I am a long time MS BI stack evangelist, however recently I have been incorporating Python into my ETL arsenal. In several cases I have opted for python over SSIS. Python in combination with Dask and Panda can accomplish many if not all ETL tasks… And here’s why:

Cost

Python is a free and completely open source language maintained by the Python Software Foundation. Most of its packages are available at no cost and you can contribute your own functionality and\or enhance existing functionality if you encounter a bug or need a new feature. SSIS obviously requires a license for every environment you are running on and you may wait quite awhile for bug fixes and\or new features.

Testability

Python has several unit testing frameworks such as PYtest and Unittest.

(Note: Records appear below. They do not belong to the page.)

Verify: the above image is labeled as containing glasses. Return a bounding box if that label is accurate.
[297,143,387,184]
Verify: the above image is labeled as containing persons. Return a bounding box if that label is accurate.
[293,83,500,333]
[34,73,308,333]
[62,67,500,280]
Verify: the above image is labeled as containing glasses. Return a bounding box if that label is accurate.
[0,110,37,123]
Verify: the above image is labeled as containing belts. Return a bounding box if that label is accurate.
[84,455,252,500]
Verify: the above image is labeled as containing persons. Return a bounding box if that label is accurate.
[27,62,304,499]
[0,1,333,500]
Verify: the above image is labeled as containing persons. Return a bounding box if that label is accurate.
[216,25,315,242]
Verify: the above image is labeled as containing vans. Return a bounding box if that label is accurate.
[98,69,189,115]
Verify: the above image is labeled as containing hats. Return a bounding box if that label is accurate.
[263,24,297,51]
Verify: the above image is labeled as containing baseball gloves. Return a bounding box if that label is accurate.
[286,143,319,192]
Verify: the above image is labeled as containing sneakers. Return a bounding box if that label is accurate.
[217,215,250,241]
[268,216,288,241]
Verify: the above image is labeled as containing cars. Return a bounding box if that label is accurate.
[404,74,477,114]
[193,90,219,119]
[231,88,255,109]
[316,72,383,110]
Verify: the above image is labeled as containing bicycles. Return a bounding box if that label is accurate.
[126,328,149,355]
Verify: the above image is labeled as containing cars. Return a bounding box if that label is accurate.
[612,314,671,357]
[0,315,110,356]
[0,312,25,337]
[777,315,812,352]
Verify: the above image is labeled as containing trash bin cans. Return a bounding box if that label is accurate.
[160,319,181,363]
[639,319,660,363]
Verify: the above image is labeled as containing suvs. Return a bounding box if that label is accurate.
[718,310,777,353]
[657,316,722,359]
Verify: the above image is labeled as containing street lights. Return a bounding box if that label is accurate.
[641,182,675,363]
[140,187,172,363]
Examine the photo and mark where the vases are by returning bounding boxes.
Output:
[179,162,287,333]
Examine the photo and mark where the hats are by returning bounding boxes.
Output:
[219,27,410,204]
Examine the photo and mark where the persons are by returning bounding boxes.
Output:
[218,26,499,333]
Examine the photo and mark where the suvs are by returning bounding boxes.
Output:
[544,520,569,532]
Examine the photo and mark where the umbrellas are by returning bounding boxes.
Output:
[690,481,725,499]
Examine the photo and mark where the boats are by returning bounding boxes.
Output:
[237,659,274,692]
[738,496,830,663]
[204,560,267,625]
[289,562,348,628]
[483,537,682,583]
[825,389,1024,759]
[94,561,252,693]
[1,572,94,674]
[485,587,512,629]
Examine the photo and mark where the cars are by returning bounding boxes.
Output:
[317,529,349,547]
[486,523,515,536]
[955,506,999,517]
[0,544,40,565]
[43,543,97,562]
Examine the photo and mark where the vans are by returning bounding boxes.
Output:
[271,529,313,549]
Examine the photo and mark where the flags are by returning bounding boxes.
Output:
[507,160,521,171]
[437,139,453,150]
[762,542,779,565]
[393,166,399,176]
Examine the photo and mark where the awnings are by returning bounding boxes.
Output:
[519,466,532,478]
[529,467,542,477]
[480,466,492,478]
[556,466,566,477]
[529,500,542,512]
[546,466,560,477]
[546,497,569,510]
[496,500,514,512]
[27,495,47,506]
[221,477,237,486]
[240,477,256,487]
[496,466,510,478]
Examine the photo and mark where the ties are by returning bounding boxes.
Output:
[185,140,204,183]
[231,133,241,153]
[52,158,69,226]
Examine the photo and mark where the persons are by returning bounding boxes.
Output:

You can design your ETL process in such a way as it will be easily testable to ensure that your process is behaving as expected. SSIS on the other hand does not really offer any built in testing frameworks other then those available from 3rd party vendors.

Scalability

Dask is specifically designed for large datasets and is easily scalable across n nodes. Whereas a single SSIS data flow\package is restricted by the memory available on the current node. With Python you can easily scale out your ETL process across many nodes. Of course you can decide to utilize the SSIS “scale out” feature which does allow for a master\workers configuration. This can get quite complex and costly to set up as you now need licenses for all worker nodes. Set up can be further complicated if you are running your etl in a cloud configuration such as AWS or Azure.